On Tuesday, December 17, 2024 at 1:03:57 PM UTC-7 Alan Grayson wrote:

On Tuesday, December 17, 2024 at 10:53:54 AM UTC-7 Jesse Mazer wrote:

On Tue, Dec 17, 2024 at 12:25 PM Alan Grayson <[email protected]> wrote:



On Tuesday, December 17, 2024 at 8:26:00 AM UTC-7 Jesse Mazer wrote:

On Tue, Dec 17, 2024 at 4:10 AM Alan Grayson <[email protected]> wrote:



On Wednesday, December 4, 2024 at 2:06:41 PM UTC-7 Alan Grayson wrote:

In the case of a car whose rest length is greater than the length of the 
garage, from pov of the garage, the car *will fit inside* if its speed is 
sufficient fast due to length contraction of the car. But from the pov of 
the moving car, the length of garage will contract, as close to zero as one 
desires as its velocity approaches c, so the car *will NOT fit* *inside* 
the garage. Someone posted a link to an article which claimed, without 
proof, that this apparent contradiction can be resolved by the fact that 
simultaneity is frame dependent. I don't see how disagreements of 
simultaneity between frames solves this apparent paradox. AG


Let's go back to square one. The car fits in garage from the garage frame 
due to contraction of the car's length, which in rest frame is longer than 
the garage. And to get the fit we need to invoke simultaneity of the front 
and rear ends of the car. OTOH, from the frame of the car, which in rest 
frame is longer than the garage and won't fit within it, when the car is 
set in motion, the garage's length shrinks, so a possible fit becomes evev 
more impossible. It is claimed that this apparent paradox -- and I fail to 
see a paradox -- is resolved due to the disagreement of simultaneity 
between the frames. But I don't see any need to introduce simultaneity. 
>From the car's frame, the garage's length has *decreased *from its rest 
length, where it couldn't fit, and now imaging a fit is *worse* than the 
initial situation. So, what has simultaneity have to do with the solution? 
Apparently nothing! AG


Simultaneity is relevant because if all frames shared the same definition 
of simultaneity, then a disagreement between frames about whether the car 
or garage was shorter would automatically imply a real physical 
disagreement in predictions about local events (like what clocks mounted to 
front and back of car read when they pass clocks mounted to front and back 
of garage), in which case it would be impossible for both frames' 
predictions to be correct if you tested the scenario.

Jesse 


Using Brent's initial condiitons, in the rest frame the lengths of the car 
and garage are 12' and 10' respectively.

(Data items)

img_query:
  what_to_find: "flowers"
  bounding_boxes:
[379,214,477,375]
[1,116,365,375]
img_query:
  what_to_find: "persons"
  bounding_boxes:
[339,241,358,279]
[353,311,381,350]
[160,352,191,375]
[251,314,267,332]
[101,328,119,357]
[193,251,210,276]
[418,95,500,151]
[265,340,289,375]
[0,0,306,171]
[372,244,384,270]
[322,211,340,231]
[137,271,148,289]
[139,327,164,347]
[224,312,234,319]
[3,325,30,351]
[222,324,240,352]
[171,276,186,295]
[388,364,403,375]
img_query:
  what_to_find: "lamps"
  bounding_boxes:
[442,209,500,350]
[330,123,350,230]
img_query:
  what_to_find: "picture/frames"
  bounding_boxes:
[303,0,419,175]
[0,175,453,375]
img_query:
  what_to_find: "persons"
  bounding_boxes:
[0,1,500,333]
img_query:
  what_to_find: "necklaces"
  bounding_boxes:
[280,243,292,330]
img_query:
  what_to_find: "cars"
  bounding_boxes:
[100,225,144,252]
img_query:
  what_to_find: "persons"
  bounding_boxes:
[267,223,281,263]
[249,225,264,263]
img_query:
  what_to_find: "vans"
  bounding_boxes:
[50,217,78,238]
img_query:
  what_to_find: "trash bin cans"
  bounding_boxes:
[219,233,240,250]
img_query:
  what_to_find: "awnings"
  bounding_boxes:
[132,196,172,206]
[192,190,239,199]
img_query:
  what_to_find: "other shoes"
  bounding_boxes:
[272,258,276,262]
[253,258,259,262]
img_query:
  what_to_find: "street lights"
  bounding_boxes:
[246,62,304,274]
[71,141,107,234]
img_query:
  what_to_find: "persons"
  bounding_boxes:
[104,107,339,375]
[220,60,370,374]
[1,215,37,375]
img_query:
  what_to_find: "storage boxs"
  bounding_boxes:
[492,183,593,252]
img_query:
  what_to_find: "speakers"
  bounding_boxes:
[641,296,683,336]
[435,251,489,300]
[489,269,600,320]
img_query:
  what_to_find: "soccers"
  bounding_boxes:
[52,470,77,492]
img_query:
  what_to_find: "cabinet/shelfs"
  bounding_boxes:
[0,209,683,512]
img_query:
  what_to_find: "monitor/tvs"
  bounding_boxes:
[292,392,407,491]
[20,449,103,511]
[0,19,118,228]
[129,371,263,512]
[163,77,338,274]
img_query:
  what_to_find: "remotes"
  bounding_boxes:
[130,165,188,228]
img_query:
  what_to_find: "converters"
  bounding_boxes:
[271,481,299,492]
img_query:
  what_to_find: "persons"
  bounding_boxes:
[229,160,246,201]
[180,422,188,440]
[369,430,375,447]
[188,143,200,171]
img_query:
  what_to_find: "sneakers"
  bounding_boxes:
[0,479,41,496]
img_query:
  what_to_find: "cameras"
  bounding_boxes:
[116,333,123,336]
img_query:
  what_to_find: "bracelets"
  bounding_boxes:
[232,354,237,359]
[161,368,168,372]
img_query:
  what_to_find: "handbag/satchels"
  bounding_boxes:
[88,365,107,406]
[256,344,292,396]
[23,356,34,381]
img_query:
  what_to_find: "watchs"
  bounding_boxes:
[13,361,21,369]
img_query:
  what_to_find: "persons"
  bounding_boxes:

Prompt A :: In the car-and-garage discussion, what rest lengths does Brent's setup give the car and the garage?
Prompt B :: Extend the discussion of the car-and-garage paradox by writing the next few lines of its final message.

Exercise answer A :: The car is 12' long and the garage is 10' long in the rest frame.

Exercise answer B ::
In Brent's scenario the two are never at rest relative to each other, I 
guess you are imagining one where they're initially at rest relative to 
each other and then one is accelerated?
 

There's no controversy that the car doesn't fit because it's longer. Now 
set the car in motion and use the gamma factor in SR, *and it's even longer*, 
so sane persons, and maybe even some not entirely sane, would conclude the 
car still cannot fit.


*That's an error. Sorry for the confusion. When car is in motion, from car 
frame, for large enough v, garage contracts and car still won't fit. AG *


Your phrase "Set the car in motion" would seem to indicate you're talking 
about the garage frame where the car is moving, and there the car is 
shortened. 


*Yes, in garage frame the car is shortened. AG*
 

There is no inertial frame where the car is "even longer" than its rest 
length, are you maybe trying to say the *ratio* of car length to garage 
length is greater in the car's rest frame?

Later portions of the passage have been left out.